**Written task**
Write out again, word for word, the records starting with the line that contains "Of the choices" and going on through the end of the records.

**Working data**
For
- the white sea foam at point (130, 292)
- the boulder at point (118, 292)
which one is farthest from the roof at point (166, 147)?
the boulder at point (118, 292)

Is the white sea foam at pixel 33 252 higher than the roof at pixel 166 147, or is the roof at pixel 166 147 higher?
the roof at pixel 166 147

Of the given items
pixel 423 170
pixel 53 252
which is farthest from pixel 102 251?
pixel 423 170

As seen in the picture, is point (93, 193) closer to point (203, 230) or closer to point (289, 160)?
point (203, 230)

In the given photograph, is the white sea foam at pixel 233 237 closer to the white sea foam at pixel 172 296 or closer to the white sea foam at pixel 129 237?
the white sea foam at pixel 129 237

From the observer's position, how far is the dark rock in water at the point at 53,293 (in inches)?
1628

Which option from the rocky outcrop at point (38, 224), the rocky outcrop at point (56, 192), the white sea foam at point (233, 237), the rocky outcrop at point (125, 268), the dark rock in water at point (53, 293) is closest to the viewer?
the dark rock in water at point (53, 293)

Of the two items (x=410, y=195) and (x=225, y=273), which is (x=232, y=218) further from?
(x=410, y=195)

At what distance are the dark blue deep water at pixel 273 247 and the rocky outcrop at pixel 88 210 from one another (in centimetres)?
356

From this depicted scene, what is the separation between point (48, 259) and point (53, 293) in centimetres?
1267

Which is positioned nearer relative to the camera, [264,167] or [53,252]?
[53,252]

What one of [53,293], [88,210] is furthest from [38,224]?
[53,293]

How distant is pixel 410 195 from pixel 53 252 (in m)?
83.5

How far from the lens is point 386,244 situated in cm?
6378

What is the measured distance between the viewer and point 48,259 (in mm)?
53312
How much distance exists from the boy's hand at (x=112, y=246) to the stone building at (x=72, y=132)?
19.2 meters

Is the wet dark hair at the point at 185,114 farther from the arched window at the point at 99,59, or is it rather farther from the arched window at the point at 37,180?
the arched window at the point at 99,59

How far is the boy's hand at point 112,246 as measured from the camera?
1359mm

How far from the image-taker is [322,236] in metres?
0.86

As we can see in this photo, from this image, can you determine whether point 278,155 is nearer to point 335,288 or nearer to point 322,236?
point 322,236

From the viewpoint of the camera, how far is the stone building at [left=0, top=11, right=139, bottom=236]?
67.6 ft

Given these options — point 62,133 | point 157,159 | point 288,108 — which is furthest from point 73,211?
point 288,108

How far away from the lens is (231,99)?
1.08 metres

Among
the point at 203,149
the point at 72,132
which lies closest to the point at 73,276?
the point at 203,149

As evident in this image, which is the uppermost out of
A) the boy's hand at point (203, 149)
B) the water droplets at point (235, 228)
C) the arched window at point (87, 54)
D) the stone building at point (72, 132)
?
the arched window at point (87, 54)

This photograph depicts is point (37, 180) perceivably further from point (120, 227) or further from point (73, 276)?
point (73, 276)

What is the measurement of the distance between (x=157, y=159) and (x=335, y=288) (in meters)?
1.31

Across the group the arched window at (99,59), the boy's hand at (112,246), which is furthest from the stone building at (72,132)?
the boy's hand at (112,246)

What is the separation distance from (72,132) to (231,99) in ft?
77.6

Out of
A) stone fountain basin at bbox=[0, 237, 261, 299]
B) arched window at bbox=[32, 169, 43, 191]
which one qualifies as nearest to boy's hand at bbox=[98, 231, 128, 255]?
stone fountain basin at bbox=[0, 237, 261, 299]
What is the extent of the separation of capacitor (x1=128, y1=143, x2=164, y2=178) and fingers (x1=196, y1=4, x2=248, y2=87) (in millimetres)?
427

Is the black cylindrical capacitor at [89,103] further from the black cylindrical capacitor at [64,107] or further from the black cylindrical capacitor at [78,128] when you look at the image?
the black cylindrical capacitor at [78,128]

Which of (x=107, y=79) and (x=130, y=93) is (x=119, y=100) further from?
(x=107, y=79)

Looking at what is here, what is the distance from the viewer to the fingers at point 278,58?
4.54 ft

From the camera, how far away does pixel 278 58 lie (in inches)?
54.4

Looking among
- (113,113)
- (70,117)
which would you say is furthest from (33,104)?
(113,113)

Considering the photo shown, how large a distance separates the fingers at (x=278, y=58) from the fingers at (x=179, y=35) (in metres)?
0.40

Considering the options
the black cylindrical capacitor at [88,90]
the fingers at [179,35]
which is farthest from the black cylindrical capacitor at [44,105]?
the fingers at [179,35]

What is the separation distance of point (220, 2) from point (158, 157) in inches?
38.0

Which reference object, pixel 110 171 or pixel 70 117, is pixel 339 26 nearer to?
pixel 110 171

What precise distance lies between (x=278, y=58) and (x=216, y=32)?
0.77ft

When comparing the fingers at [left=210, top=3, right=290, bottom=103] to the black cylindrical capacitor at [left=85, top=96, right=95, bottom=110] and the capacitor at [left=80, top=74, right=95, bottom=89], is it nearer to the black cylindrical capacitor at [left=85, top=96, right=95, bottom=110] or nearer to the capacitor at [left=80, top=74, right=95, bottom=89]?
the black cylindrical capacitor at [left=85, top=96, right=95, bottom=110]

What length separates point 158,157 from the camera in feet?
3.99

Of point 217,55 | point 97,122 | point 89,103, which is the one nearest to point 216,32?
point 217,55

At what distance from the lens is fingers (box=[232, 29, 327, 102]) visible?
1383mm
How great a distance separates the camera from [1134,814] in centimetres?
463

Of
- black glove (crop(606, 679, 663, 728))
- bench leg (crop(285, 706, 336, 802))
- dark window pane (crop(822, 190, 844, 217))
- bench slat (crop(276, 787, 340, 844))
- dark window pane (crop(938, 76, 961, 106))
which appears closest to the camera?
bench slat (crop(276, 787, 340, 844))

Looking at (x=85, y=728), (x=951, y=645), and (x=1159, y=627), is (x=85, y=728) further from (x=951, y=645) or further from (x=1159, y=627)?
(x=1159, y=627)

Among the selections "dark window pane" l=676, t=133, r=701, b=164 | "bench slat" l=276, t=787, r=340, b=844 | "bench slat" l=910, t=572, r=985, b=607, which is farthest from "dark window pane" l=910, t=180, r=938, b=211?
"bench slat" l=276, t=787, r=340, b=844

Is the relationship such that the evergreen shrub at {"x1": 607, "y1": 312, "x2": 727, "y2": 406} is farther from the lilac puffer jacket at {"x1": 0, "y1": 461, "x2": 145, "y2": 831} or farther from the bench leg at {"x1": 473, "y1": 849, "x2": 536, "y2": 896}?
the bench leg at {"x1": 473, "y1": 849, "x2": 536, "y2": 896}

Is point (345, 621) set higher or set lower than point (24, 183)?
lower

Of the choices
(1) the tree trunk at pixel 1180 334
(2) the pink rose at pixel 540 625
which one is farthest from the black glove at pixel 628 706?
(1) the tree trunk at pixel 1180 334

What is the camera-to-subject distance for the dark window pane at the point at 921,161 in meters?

**Result of this exercise**
Of the choices
(1) the tree trunk at pixel 1180 334
(2) the pink rose at pixel 540 625
which one is farthest from the black glove at pixel 628 706?
(1) the tree trunk at pixel 1180 334

What is the camera-to-subject distance for the dark window pane at the point at 921,161 in meters?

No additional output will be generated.